AIM OF THE TASK: I'd like the data below restated word for word, with the pictures left out.

SOURCE RECORDS:
* * * * *

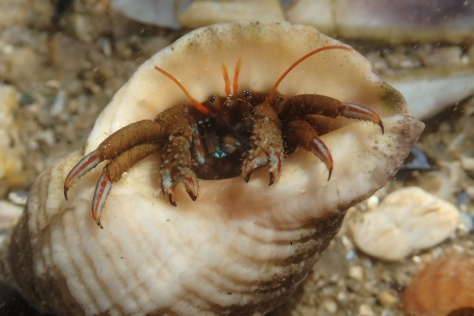 A St Piran's crab in a dog whelk shell. The common species in southern Brittany but a rarity in Cornwall. This one was taken in Concarneau,.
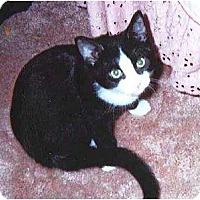 Adopt A Pet :: Toby - Kitten #1 - Warren, OH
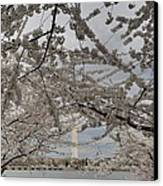 Washington Monument - Cherry Blossoms - Washington Dc - 011323 Canvas Print by DC Photographer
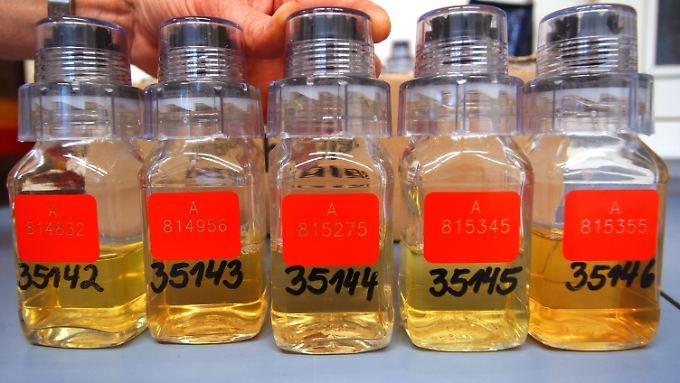 Urinproben werden für die Untersuchung auf verbotene Substanzen vorbereitet.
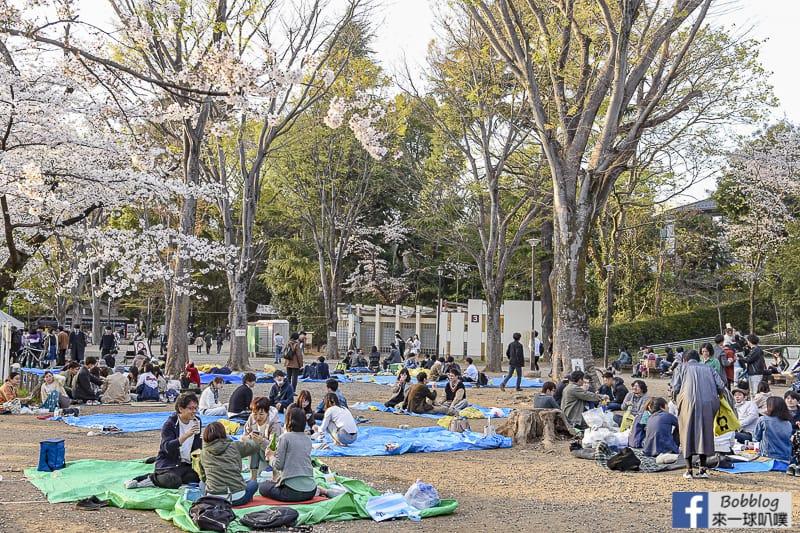 Inokashira Onshi Park sakura 39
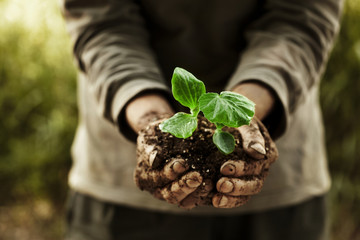 farmer hands holding a plantlet.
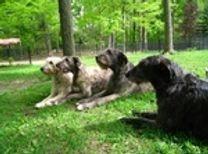 2008 Irish Wolfhound Backyard Training Drill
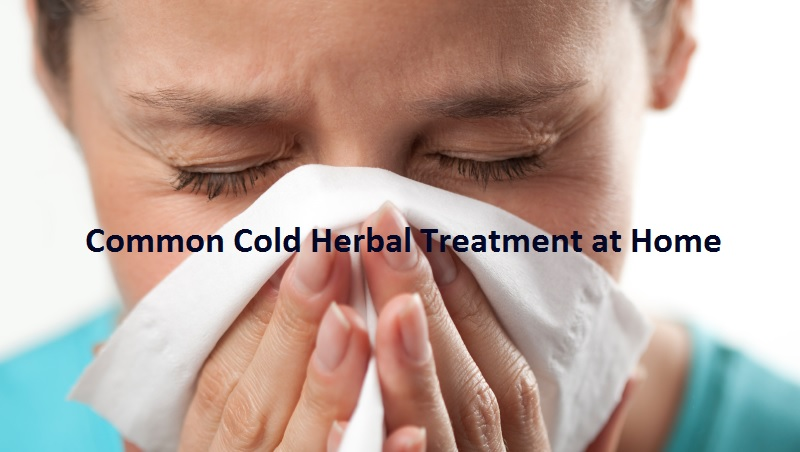 Common Cold Herbal Treatment at Home
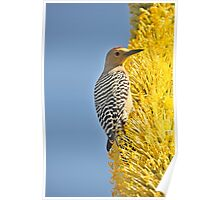 Pollen Covered Woodpecker  Poster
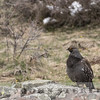 Dusky Grouse, Black Canyon NP,  Colorado, 19 April 2016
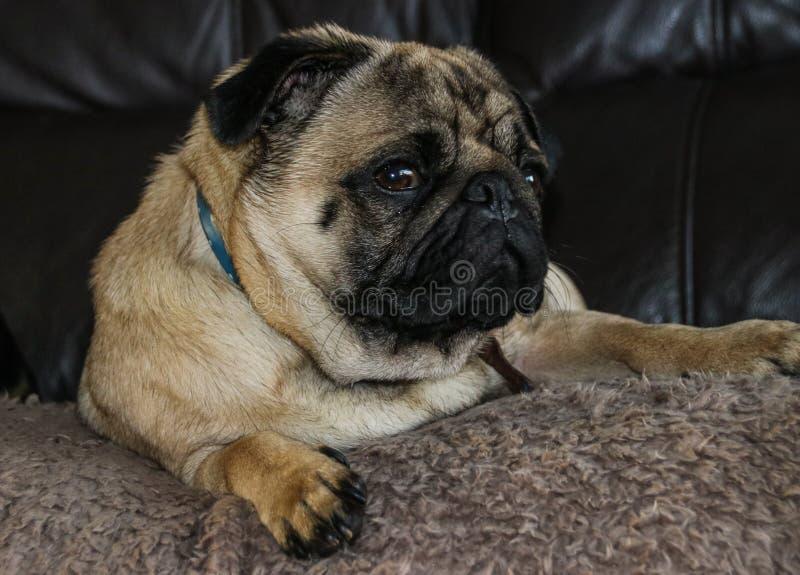 Pug hondras royalty-vrije stock foto's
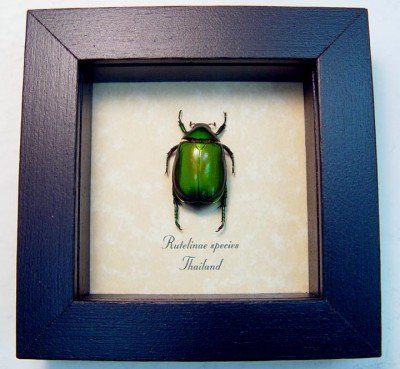 real framed insect rutelinae green leaf beetle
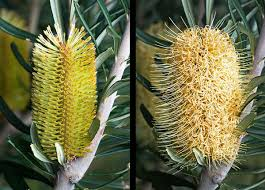 native plants tasmania banksia marginata wikipedia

* * * * *

ANSWER SPACE:
 A St Piran's crab in a dog whelk shell. The common species in southern Brittany but a rarity in Cornwall. This one was taken in Concarneau,.
 Adopt A Pet :: Toby - Kitten #1 - Warren, OH
 Washington Monument - Cherry Blossoms - Washington Dc - 011323 Canvas Print by DC Photographer
 Urinproben werden für die Untersuchung auf verbotene Substanzen vorbereitet.
 Inokashira Onshi Park sakura 39
 farmer hands holding a plantlet.
 2008 Irish Wolfhound Backyard Training Drill
 Common Cold Herbal Treatment at Home
 Pollen Covered Woodpecker  Poster
 Dusky Grouse, Black Canyon NP,  Colorado, 19 April 2016
 Pug hondras royalty-vrije stock foto's
 real framed insect rutelinae green leaf beetle
 native plants tasmania banksia marginata wikipedia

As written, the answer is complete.